▶ **JOB**
Rewrite everything from the line containing "97) placed at?" down to the line containing "Looking from the" as a numbered list, omitting blank lines.

(Spatial data with pictures)
-- -- --
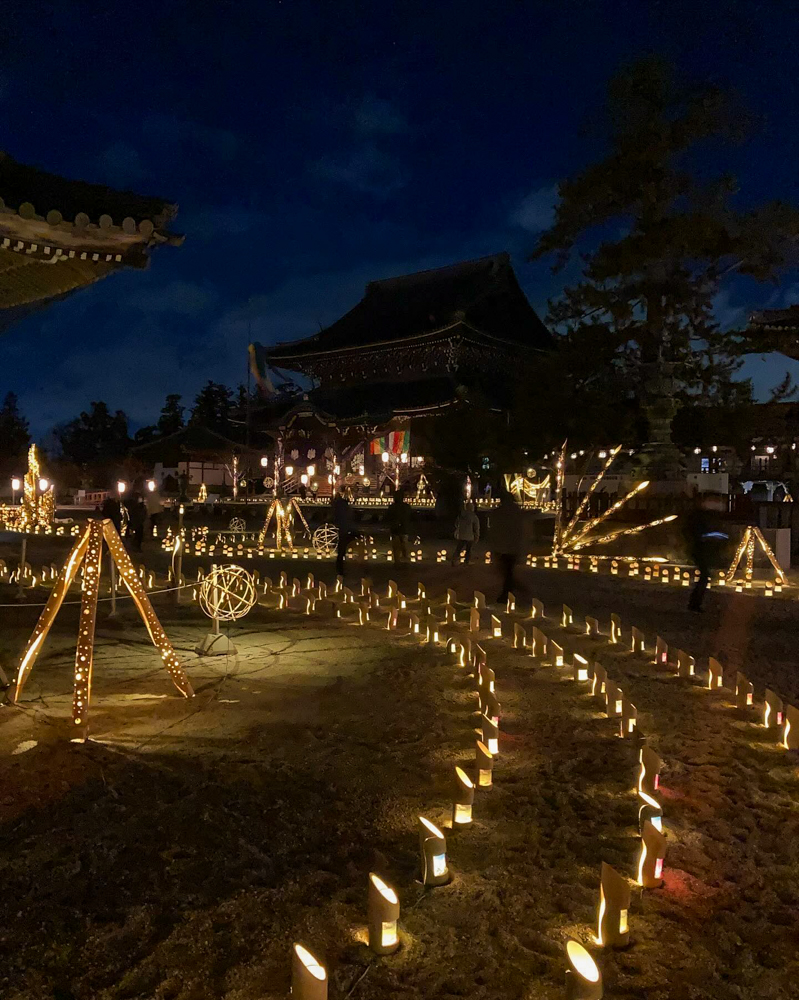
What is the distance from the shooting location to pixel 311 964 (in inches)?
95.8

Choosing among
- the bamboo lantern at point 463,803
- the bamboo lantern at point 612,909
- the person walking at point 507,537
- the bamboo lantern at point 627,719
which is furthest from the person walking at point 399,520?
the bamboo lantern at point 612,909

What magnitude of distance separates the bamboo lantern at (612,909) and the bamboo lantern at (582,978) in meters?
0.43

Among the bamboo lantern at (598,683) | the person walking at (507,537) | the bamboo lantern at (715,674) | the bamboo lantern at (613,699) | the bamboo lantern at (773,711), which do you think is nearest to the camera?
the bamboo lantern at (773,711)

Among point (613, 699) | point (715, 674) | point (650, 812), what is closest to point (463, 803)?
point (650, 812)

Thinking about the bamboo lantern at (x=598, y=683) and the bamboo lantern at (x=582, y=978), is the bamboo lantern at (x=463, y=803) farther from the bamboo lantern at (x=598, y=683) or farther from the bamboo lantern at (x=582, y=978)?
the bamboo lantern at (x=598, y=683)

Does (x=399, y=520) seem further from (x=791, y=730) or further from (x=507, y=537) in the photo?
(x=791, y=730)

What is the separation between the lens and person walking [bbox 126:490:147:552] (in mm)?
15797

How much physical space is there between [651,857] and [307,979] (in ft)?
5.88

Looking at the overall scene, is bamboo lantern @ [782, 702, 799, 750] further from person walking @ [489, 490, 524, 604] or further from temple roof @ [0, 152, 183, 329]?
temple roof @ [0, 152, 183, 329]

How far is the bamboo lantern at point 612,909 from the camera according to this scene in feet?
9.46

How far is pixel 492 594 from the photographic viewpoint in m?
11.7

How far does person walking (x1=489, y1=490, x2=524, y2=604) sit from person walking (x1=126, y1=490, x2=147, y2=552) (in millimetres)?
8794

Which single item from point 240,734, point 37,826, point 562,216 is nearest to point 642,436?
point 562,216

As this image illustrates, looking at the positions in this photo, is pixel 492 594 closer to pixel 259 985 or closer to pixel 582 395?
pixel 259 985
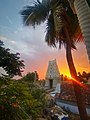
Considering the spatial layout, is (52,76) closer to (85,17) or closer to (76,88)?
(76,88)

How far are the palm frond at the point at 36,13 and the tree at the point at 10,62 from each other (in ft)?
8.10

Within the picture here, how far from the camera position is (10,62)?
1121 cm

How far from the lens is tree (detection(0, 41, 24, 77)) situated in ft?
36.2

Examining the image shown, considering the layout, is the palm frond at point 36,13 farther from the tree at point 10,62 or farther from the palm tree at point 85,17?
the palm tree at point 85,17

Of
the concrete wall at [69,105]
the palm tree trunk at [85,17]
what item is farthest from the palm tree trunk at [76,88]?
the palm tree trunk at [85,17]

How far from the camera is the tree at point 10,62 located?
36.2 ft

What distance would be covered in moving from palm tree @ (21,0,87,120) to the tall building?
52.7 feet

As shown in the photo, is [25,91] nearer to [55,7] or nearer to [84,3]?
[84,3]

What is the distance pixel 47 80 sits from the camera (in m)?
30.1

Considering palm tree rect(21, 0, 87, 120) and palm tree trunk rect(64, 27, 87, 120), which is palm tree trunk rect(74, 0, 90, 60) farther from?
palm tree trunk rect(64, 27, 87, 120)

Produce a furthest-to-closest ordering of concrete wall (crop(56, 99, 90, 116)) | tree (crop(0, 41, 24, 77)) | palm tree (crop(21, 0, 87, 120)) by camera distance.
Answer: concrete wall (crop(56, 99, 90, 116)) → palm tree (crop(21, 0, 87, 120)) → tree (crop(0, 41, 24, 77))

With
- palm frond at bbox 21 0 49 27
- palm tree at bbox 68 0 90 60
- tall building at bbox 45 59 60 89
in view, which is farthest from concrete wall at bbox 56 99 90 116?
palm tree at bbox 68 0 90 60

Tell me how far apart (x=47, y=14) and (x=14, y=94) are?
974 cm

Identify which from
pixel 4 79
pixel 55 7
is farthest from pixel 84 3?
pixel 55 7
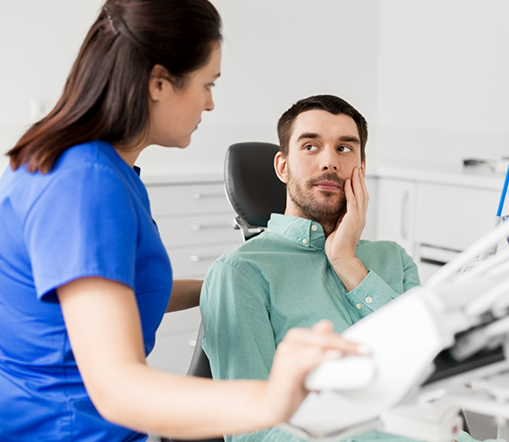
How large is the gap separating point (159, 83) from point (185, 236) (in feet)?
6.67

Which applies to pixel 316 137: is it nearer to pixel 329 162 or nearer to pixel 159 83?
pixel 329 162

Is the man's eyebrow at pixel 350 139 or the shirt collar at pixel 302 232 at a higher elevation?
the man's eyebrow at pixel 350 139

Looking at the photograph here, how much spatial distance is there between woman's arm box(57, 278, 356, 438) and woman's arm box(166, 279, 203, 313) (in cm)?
-- -- --
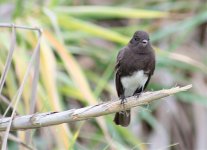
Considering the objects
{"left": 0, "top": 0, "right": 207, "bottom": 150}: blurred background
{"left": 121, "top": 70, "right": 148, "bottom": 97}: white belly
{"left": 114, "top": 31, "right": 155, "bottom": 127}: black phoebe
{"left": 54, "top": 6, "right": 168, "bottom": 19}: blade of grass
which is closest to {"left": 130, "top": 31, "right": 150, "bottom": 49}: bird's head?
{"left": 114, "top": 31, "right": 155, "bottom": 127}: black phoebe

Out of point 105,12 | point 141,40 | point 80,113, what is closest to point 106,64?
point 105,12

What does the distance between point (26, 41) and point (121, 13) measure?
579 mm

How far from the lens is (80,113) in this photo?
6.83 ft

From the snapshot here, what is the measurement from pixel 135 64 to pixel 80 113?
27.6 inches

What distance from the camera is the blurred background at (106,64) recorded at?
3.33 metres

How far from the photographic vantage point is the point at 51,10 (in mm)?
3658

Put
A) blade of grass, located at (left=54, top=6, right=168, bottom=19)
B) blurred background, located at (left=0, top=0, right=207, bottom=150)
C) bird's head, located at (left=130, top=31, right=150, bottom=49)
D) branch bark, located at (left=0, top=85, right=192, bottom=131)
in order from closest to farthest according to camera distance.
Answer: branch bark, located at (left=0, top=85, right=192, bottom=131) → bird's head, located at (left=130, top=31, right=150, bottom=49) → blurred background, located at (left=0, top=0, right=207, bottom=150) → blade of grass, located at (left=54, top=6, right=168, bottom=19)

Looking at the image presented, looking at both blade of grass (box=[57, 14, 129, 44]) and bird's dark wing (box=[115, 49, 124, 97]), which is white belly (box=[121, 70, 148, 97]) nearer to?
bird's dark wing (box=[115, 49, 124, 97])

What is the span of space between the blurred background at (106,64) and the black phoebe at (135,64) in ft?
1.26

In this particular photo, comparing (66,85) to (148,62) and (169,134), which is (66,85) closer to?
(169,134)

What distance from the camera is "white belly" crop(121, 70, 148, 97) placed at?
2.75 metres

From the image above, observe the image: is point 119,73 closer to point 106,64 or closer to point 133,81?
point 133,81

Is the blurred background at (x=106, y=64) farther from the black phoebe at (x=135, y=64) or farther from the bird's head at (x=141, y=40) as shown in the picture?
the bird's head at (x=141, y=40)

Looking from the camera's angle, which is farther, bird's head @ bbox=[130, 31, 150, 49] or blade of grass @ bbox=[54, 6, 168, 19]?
-- -- --
▶ **REPLY**
1. What distance from the camera is "white belly" crop(121, 70, 148, 97) placed at?
2. 2.75 metres
3. From the image above, observe the image: is point 119,73 closer to point 106,64 or closer to point 133,81?
4. point 133,81
5. Is the blurred background at (x=106, y=64) farther from the black phoebe at (x=135, y=64) or farther from the bird's head at (x=141, y=40) as shown in the picture?
6. the bird's head at (x=141, y=40)
7. Looking from the camera's angle, which is farther, bird's head @ bbox=[130, 31, 150, 49] or blade of grass @ bbox=[54, 6, 168, 19]?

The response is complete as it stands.